Diesel has obviously undergone a huge amount of change in the recent past. Although technology has moved on, the glow plug is essentially doing the same job that it always has done in raising the temperature inside the combustion chamber so that we can achieve stable combustion. However, the demands placed on the glow plug have become extremely severe and the performance that we expect is significantly higher than we ever had in the past. The technologies that have evolved have been a direct response to those demands.
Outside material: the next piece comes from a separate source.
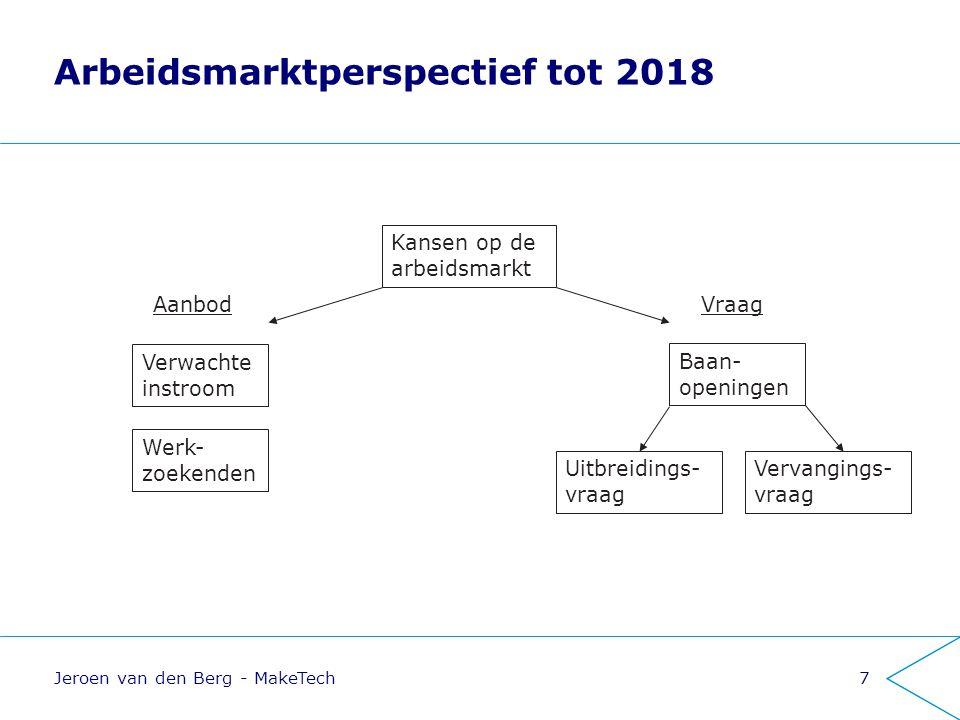 Arbeidsmarktperspectief tot 2018 Midden-Limburg 8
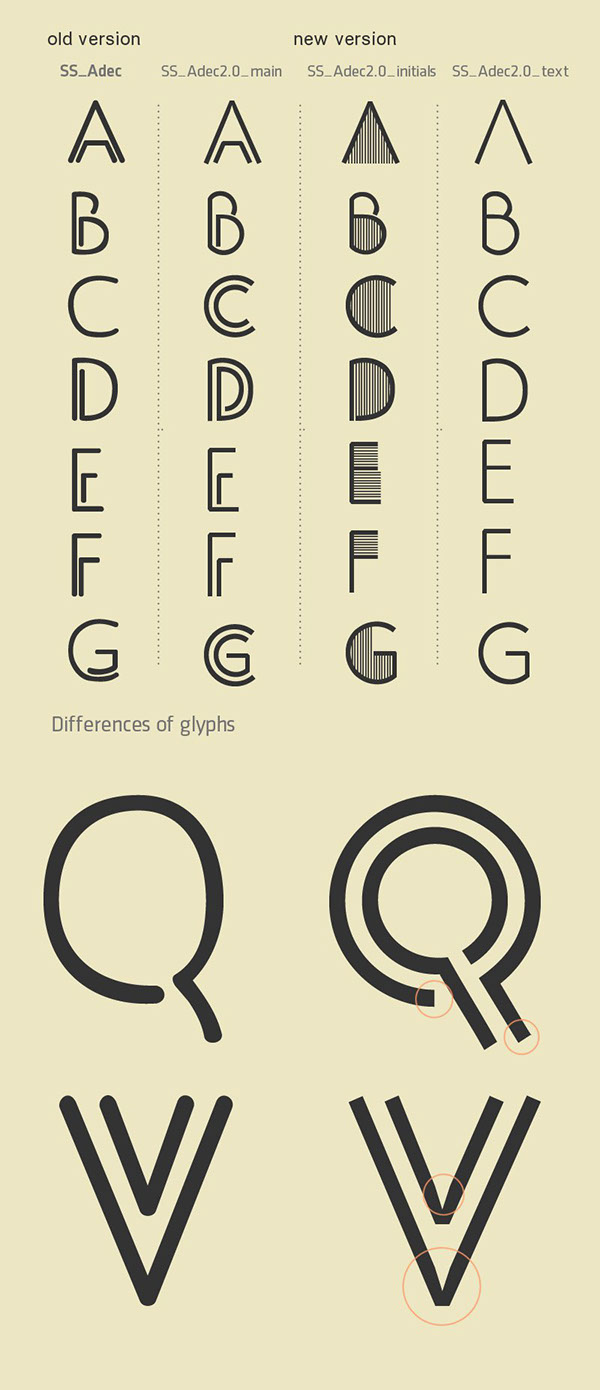 Typeface font graphic type design print poster Web creative inspire magazine experimental Retro decorative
We are reaching the point where we are trying to get the temperatures up in the combustion chamber so very, very quickly that there is no discernible delay between putting the key in the ignition and actually starting the engine with little or no smoke emission – even at extremely low ambient temperatures. You have therefore now got several technologies – from the standard metal glow plugs to the latest generation NHTC (New High Temperature Ceramic) types and the AQGS (Advanced Quick Glow System) plugs.
Ceramic glow plugs, though a little more expensive, are increasingly being selected by the OEs because of their long service life, extremely short pre-heating time and long post-heating time.
Stick to specification
Because the glow plug is now a vital part of the Engine Management System (EMS), as with most other components, it has never been more important to ensure that the correct specification item is fitted. Nowadays the EMS can pick up very quickly the fact that it is the wrong item, so that often rules out the ‘cheap’ alternative. The OBD system will find fault with the item if it is not to the correct specification and the performance of the vehicle will suffer.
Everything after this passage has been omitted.